Exercise instructions: Compute how many lines in the listing below hold the string "Guide", then state only the result.

%%

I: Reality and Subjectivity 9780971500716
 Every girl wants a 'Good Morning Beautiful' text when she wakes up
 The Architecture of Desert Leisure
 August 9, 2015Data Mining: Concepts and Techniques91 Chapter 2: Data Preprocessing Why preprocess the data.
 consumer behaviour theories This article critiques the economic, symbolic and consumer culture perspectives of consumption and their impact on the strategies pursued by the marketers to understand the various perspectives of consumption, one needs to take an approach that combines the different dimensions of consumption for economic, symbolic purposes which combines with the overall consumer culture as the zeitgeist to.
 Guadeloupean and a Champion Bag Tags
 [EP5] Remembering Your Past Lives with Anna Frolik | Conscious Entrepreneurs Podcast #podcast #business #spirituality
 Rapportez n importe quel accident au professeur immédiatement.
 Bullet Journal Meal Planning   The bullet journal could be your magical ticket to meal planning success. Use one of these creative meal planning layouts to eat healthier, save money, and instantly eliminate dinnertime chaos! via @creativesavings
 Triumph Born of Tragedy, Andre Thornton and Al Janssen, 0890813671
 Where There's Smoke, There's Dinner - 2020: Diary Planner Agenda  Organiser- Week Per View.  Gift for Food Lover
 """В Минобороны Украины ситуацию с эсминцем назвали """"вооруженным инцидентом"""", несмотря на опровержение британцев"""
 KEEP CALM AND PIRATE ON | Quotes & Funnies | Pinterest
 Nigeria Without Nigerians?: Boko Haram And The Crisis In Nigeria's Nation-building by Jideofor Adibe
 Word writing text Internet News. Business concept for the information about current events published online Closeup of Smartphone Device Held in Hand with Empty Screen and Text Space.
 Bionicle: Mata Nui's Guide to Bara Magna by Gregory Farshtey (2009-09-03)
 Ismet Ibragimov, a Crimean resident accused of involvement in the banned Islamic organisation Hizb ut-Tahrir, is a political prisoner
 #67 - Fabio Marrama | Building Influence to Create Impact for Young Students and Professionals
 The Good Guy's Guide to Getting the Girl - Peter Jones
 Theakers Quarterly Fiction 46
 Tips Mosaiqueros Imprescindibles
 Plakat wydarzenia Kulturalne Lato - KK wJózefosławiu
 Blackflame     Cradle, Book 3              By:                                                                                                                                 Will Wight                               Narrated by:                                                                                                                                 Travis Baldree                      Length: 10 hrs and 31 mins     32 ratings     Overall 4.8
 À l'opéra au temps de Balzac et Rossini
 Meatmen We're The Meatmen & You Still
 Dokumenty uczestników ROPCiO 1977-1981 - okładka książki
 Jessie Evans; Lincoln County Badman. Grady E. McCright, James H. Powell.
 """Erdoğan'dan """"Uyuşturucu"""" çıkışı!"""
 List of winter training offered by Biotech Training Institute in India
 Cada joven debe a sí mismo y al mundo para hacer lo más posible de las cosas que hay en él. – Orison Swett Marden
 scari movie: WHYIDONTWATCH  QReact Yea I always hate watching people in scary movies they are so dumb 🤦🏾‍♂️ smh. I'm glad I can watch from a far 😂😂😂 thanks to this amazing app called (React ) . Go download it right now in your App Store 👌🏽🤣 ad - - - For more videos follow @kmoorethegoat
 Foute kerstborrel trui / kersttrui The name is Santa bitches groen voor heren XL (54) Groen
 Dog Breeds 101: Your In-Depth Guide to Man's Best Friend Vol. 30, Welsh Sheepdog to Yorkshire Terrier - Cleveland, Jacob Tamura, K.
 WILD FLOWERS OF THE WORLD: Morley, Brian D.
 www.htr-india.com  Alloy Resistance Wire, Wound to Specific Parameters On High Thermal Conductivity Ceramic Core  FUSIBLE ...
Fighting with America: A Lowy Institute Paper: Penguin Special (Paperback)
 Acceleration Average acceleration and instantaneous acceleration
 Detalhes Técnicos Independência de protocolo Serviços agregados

%%

Exercise output: 3